En 2020, nous avons créé Sharelock pour débloquer massivement l'utilisation du vélo, en observant un autre changement de paradigme, le vélo passant d'une simple activité de loisir à un mode de transport quotidien à part entière, les vélos devenant de plus en plus électriques et de plus en plus chers. Nous avons constaté que la peur du vol était un obstacle majeur à l'utilisation du vélo. Nous avons créé une solution matérielle, le premier cadenas partagé au monde, que nous avons produit, déployé, exploité et même breveté. Ce faisant, nous avons identifié l'assurance vélo comme un levier puissant pour apporter la tranquillité d'esprit aux cyclistes urbains et débloquer l'utilisation.

En mai 2023, nous avons lancé un processus de collecte de fonds.
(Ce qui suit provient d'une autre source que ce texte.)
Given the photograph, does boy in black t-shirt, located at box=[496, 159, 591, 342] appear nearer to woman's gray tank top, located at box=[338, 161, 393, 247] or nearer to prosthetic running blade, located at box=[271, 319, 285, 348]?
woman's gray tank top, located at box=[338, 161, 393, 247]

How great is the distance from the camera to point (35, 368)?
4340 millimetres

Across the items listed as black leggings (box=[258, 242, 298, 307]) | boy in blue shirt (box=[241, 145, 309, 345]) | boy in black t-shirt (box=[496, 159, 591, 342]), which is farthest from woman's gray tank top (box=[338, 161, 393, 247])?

En trois semaines, au milieu de l'éclatement de la bulle et, entre autres, de la débâcle de Luko, il était clair que ce calendrier n'était pas favorable, c'est le moins que l'on puisse dire.

Nous avons rapidement pris du recul, il était clair que nous avions une opportunité massive devant nous, avec un produit d'assurance disruptif devenant rapidement une référence sur un nouveau segment d'assurance, montrant également une forte traction et une économie unitaire saine.

La question stratégique primordiale que nous nous sommes posée en juin 2023 était simple : que devons-nous faire pour atteindre le seuil de rentabilité sans collecte de fonds ?

En juillet, nous mettions déjà en branle un plan ambitieux impliquant un pivot accéléré par rapport à notre activité matérielle d'origine (le premier-né mentionné ci-dessus), des réductions agressives de nos coûts, y compris le licenciement de 40 % de notre équipe et la mise en branle d'une accélération claire sur le front B2B de l'assurance pour compléter notre gamme de produits et aborder un tout nouveau pan du marché.

En octobre, nous avions réalisé notre plan et divisé notre consommation mensuelle par 2,2x, ce qui, complété par un travail approfondi sur l'optimisation des flux de trésorerie, devrait nous permettre d'atteindre le seuil de rentabilité avant la fin de 2024.

Dans l'ensemble, j'ai réalisé qu'il s'agissait également d'une occasion unique d'élever le niveau de notre équipe élargie et de consolider notre culture d'entreprise. En travaillant en toute transparence avec l'équipe, nous avons renforcé la confiance ainsi qu'une compréhension claire des raisons fondamentales pour lesquelles nous devions prendre ce virage.

Sur le plan personnel, je dois dire que si cela a été l'une des parties les plus difficiles de mon parcours d'entrepreneur, cela a été sans aucun doute la plus passionnante et la plus enrichissante à ce jour.